One of our first activities was finding every verse of scripture about the poor, wealth and poverty, and social justice. We found more than 2,000 texts that we then cut out of an old Bible. We were left with a “Bible full of holes,” which I used to take out with me to preach.

A holy Bible indeed – is the Bible of our faith equally as holey?

When asked what were the two greatest commandments, Jesus said:

You shall love the Lord your God with all your heart, and with all your soul, and with all your mind. This is the greatest and first commandment. And a second is like it: You shall love your neighbour as yourself.
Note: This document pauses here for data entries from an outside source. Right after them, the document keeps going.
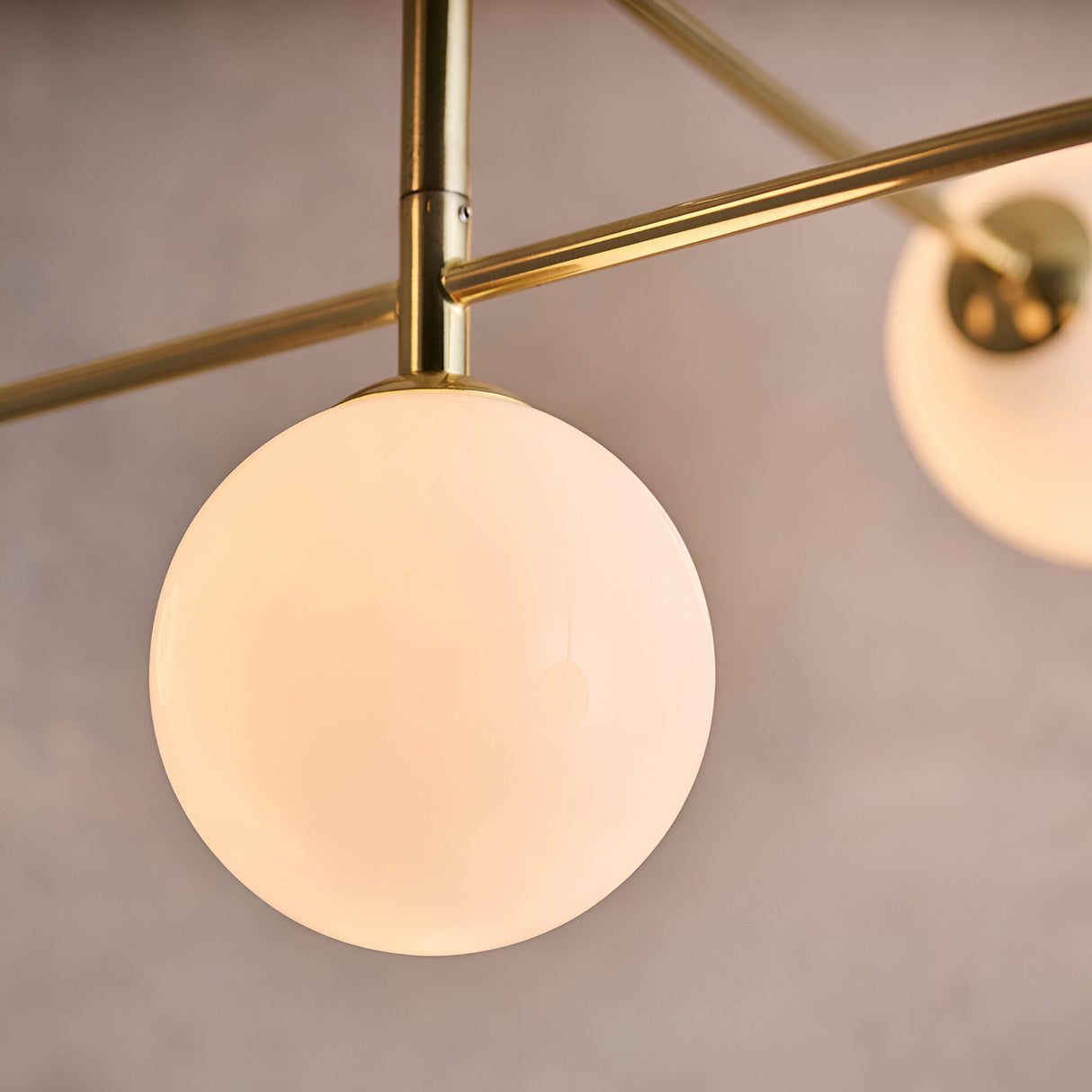 Close-up of Endon Sinclair semi-flush ceiling light globe, opal glass sphere on brushed brass arm with further globe visible alongside.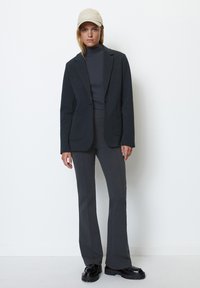 Woman wearing a beige cap, dark gray turtleneck, blazer, matching pants, and black chunky shoes, standing against a plain white wall.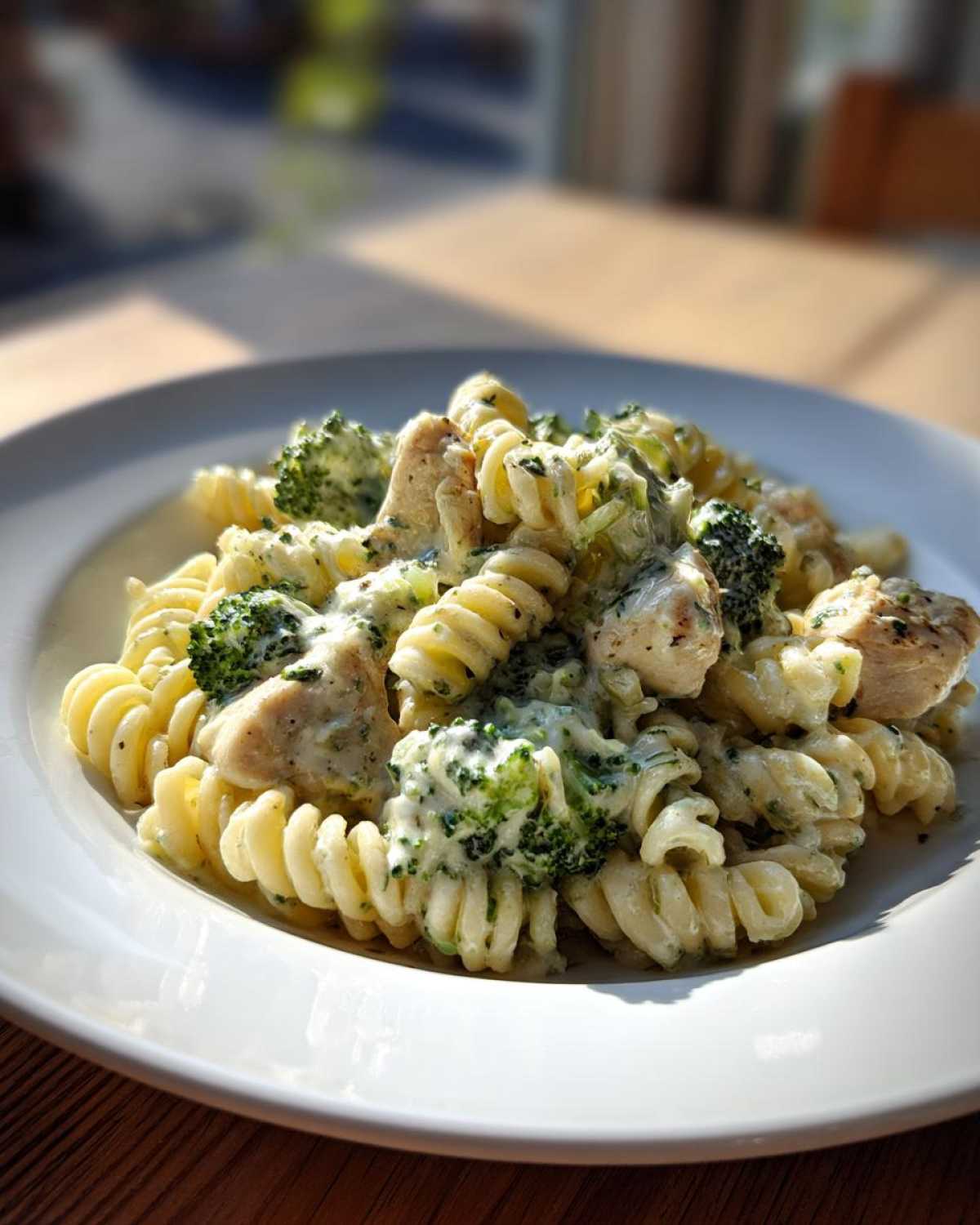 A close-up of a white bowl filled with Creamy Chicken and Broccoli Pasta Dinner featuring fusilli pasta, chunks of chicken, and bright green broccoli florets.
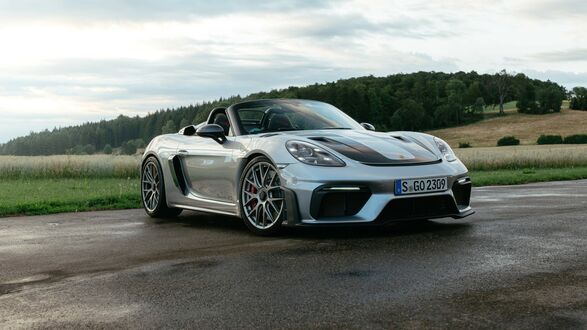 Обои на рабочий стол Белй Porsche 718 Spyder RS Weissach на фоне полей с лесом в далеке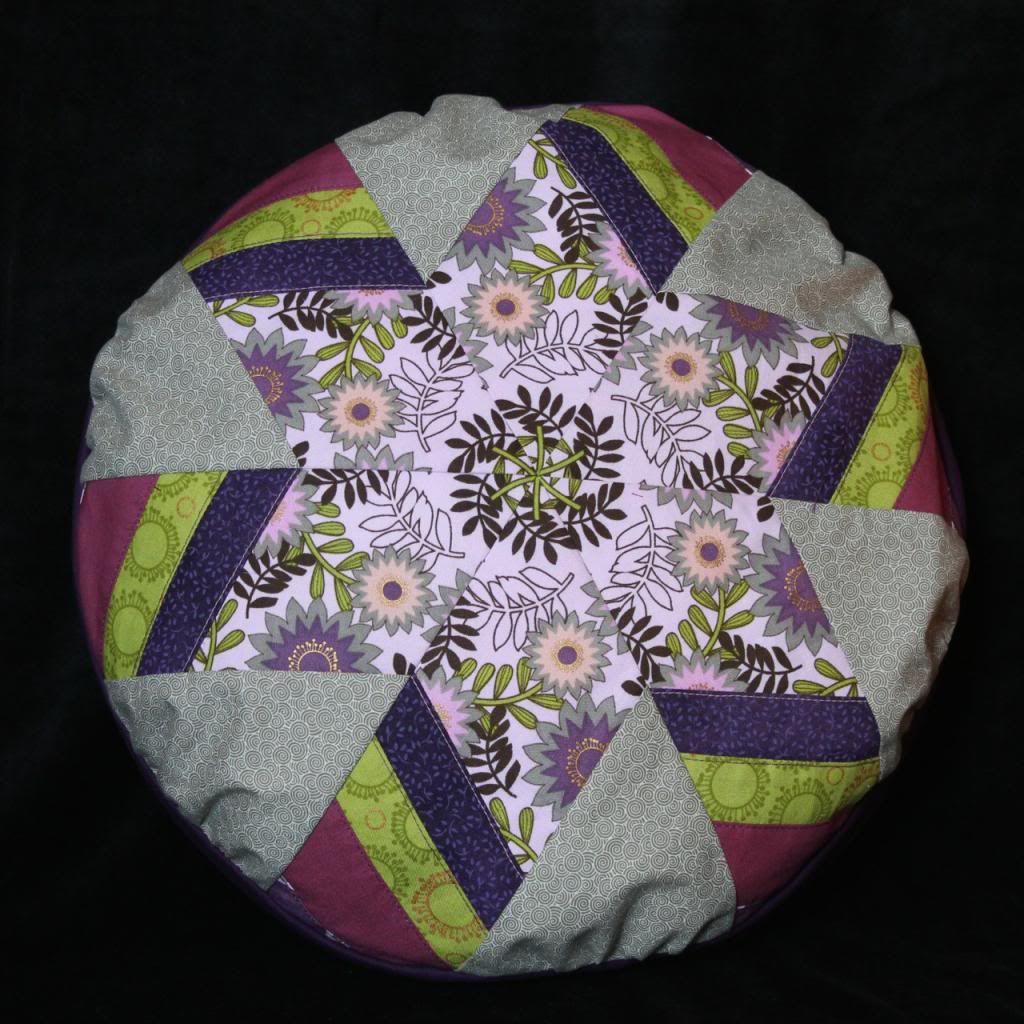 a pillow with a hexagonal pieced design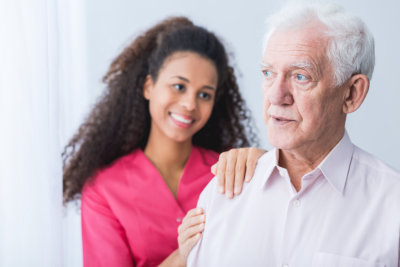 Female carer assisting and supporting senior man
On these two commandments hang all the law and the prophets. [Matthew 22: 37-40]

It was precisely this foundational approach that Jesus was saying to the rich young man who sought to enter the Kingdom. To enter the Kingdom, to proclaim your love for God, requires that you also love your neighbour – and anything that impedes your doing either, will narrow the opening in the gates of the Kingdom to the width of a needle hole. Let not the good fortune of our wealth blind us to the misfortune of those who are poor in our world.

Jesus wanted the rich young man to love God and his neighbour; precisely because Jesus loved him.